Action item:
Find how many lines in the data below include the word "States", then write only that number.
Supplied material below:
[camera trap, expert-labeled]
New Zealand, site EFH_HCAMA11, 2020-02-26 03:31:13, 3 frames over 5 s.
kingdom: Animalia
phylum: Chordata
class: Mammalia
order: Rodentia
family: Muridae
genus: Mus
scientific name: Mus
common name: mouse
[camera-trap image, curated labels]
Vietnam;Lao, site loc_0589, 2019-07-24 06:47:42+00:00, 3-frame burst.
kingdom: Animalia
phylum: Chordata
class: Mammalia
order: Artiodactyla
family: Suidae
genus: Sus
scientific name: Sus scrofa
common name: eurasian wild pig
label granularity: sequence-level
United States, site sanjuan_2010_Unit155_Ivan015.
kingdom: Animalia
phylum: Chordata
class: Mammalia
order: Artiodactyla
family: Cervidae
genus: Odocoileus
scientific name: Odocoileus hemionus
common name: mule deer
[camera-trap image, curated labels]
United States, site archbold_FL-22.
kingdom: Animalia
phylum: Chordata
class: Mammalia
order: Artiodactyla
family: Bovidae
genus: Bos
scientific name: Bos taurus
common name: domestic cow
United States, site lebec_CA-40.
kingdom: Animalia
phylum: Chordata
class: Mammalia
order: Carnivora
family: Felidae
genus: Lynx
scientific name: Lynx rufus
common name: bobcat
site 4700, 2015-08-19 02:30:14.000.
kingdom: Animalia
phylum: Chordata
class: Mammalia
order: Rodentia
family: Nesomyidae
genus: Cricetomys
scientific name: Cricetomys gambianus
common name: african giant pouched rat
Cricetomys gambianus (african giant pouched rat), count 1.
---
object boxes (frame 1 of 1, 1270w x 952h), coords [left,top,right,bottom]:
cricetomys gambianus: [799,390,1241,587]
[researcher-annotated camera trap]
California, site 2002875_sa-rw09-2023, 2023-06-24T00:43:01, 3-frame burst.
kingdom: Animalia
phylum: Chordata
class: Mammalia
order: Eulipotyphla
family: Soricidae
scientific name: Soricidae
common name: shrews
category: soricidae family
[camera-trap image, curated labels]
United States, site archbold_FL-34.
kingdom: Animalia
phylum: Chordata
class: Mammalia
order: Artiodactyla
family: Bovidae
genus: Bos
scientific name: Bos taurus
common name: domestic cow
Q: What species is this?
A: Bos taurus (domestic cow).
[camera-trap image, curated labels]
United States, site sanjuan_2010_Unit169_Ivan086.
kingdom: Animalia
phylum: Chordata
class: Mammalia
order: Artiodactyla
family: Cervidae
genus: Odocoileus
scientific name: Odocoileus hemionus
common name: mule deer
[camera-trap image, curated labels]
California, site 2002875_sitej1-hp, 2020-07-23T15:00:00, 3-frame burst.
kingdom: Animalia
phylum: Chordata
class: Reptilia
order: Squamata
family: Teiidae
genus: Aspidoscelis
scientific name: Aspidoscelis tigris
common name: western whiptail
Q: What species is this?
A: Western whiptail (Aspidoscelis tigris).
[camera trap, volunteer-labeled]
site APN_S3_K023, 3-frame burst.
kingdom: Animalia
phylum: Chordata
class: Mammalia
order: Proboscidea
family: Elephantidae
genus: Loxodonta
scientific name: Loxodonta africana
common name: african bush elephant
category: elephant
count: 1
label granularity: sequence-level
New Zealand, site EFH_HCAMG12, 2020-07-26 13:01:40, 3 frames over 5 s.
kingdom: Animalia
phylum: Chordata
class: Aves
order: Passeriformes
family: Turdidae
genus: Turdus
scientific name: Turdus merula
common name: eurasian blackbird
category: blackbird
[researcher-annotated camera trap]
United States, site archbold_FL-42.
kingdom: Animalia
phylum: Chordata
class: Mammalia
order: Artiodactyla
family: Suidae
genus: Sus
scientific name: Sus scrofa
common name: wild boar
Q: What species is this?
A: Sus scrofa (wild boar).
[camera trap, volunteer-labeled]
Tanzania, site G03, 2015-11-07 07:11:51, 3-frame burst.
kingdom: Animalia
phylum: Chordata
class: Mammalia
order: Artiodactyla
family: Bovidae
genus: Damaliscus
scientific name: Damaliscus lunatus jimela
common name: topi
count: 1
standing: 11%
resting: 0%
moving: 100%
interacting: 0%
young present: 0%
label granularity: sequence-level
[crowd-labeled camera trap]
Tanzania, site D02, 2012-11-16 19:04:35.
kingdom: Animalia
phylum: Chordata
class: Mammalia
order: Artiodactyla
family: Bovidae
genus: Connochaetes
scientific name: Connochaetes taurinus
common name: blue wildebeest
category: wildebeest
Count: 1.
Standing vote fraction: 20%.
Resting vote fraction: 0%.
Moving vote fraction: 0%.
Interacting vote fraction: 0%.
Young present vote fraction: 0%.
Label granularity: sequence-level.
End of Supplied material.
Solution below:
6